Décision précédente : Tribunal administratif de Paris, 27 décembre 2006, N° 0118758
Président : Mme HELMHOLTZ
Rapporteur : Mme Isabelle DELY
Rapporteur public : M. JARDIN
Avocat(s) : LANDWELL ET ASSOCIES

Chronologie de l'affaire

Tribunal administratif de Paris 27 décembre 2006
Cour administrative d'appel de Paris 07 mai 2008

Résumé

z19-01-03-02-03z Une société anonyme exerçant une activité de gestion de portefeuille, de nature purement civile, a acquis des titres auprès d'une autre société moyennant un prix remis en cause par l'administration fiscale, qui a estimé que la première société avait bénéficié d'un avantage occulte à hauteur de la différence entre le prix de vente des titres et leur valeur réelle, avantage qu'elle a regardé, en application des dispositions du c de l'article 111 du code général des impôts (CGI), comme un revenu distribué à cette première société par la seconde. L'administration, par conséquent, a réintégré dans les bases imposables de la société anonyme le montant de cette distribution.

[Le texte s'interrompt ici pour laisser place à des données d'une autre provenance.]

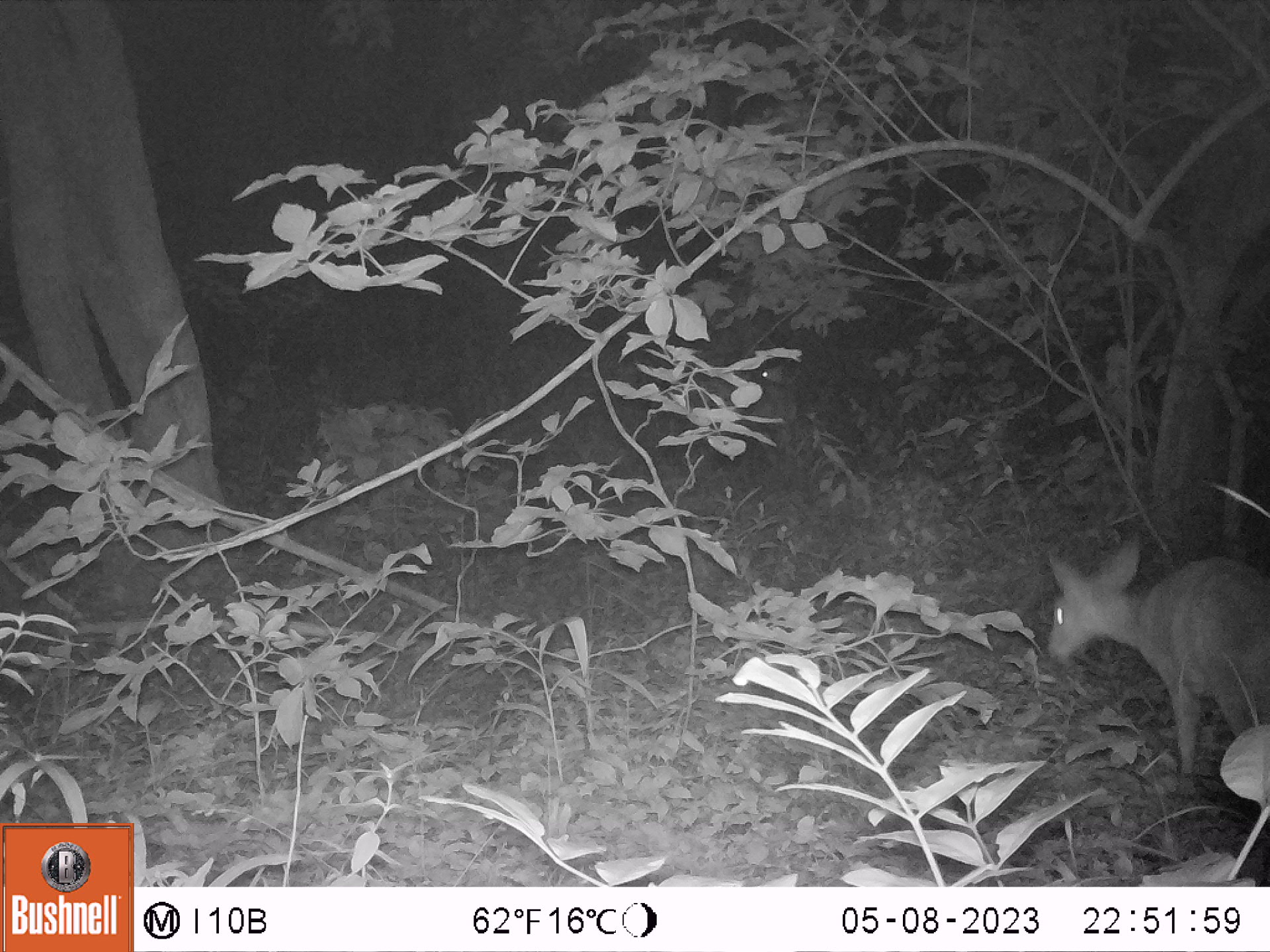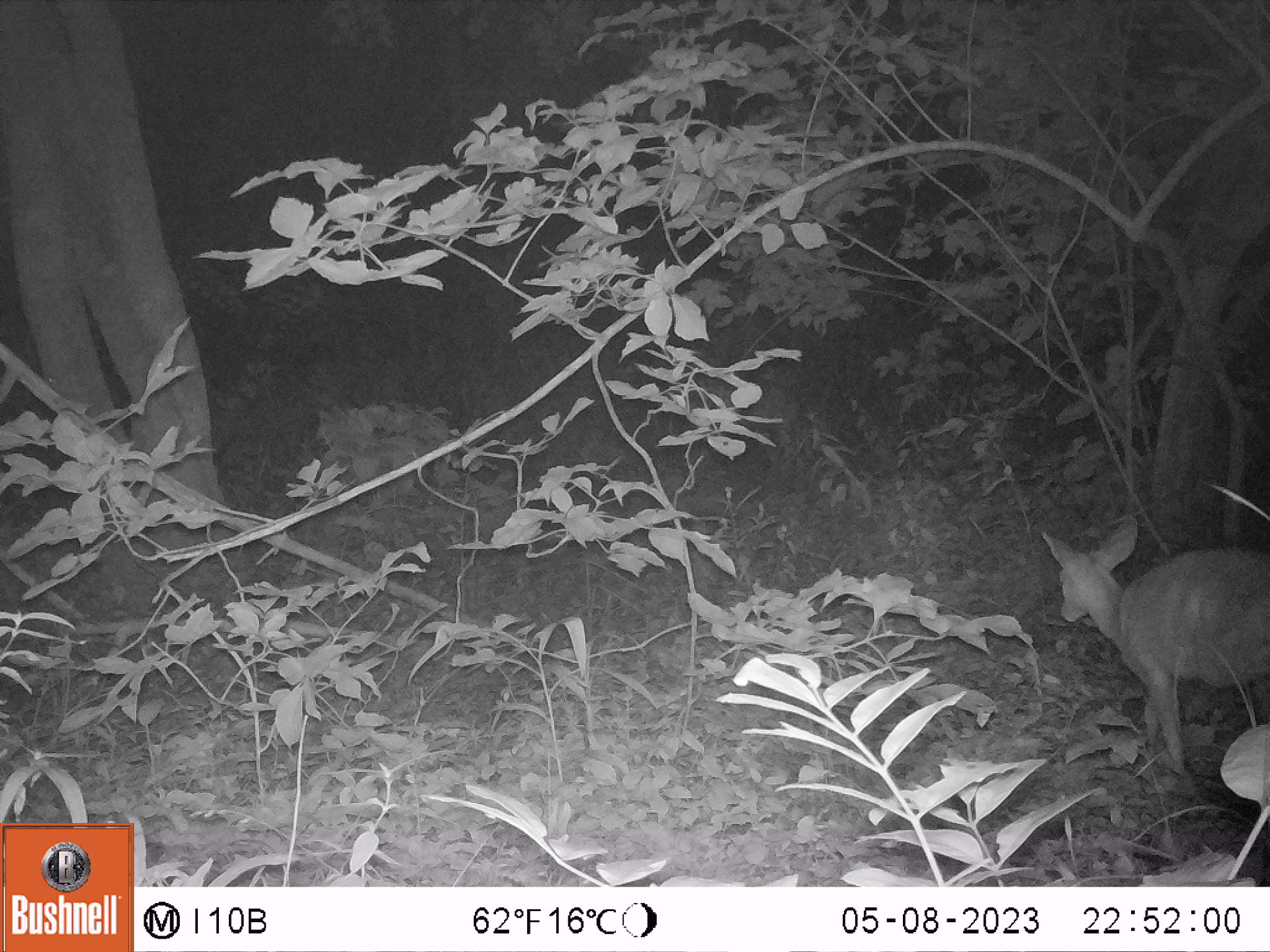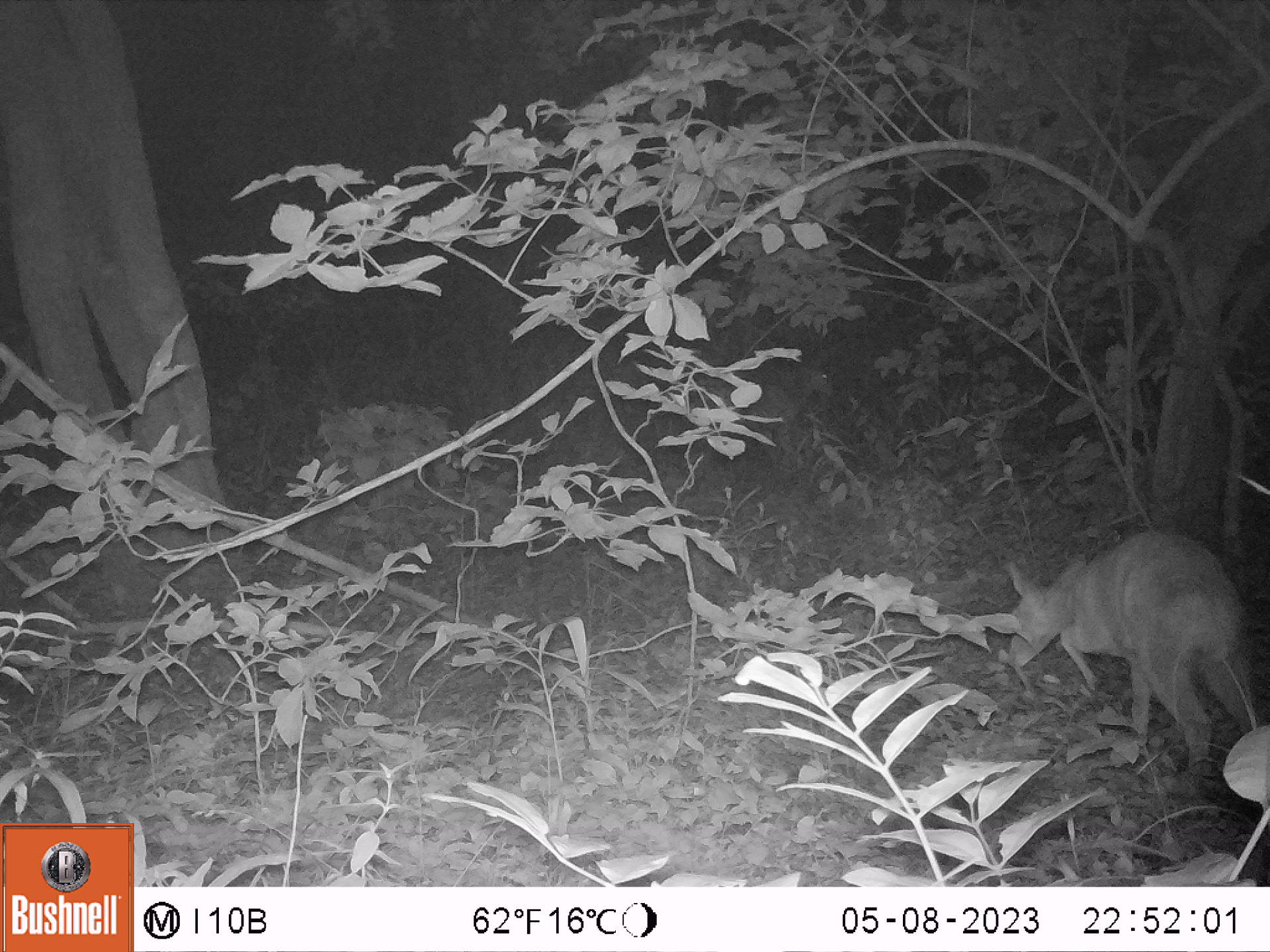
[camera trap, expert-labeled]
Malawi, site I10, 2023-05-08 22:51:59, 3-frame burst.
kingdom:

Dès lors qu'en vertu du 1 de l'article 206 du CGI, les sociétés anonymes, quel que soit leur objet, sont passibles de l'impôt sur les sociétés, que leurs bénéfices sont dès lors, en application du I de l'article 209 du CGI, imposés en tant que bénéfices industriels et commerciaux (BIC), et que le bénéfice imposable est, aux termes de l'article 38 du CGI, déterminé d'après les résultats de l'ensemble des opérations de toute nature, le désaccord entre la société anonyme et l'administration fiscale à propos du montant de la somme réintégrée dans ses bases portait sur le montant du bénéfice industriel et commercial au sens de l'article L. 59 A du livre des procédures fiscales (LPF) et entrait par suite dans le champ de compétence de la commission départementale des impôts et des taxes sur le chiffre d'affaires (CDI). Est sans incidence sur ce point la circonstance que cette somme aurait constitué pour une personne physique un revenu de capitaux mobiliers ne relevant pas de la compétence de la CDI.

Texte

Vu le recours, enregistré le 23 avril 2007, présenté par le MINISTRE DE L'ECONOMIE, DES FINANCES ET DE L'INDUSTRIE ; le MINISTRE demande à la cour :

1°) d'annuler le jugement n° 0118758 du 27 décembre 2006 par lequel le Tribunal administratif de Paris a déchargé la société Francal des cotisations supplémentaires d'impôt sur les sociétés auxquelles elle a été assujettie au titre de l'exercice clos le 30 septembre 1992 ;

2°) de rétablir la société Francal au rôle de l'impôt sur les sociétés à hauteur de

129 650 euros au titre de l'exercice clos le 30 septembre 1992 ;

.....................................................................................................................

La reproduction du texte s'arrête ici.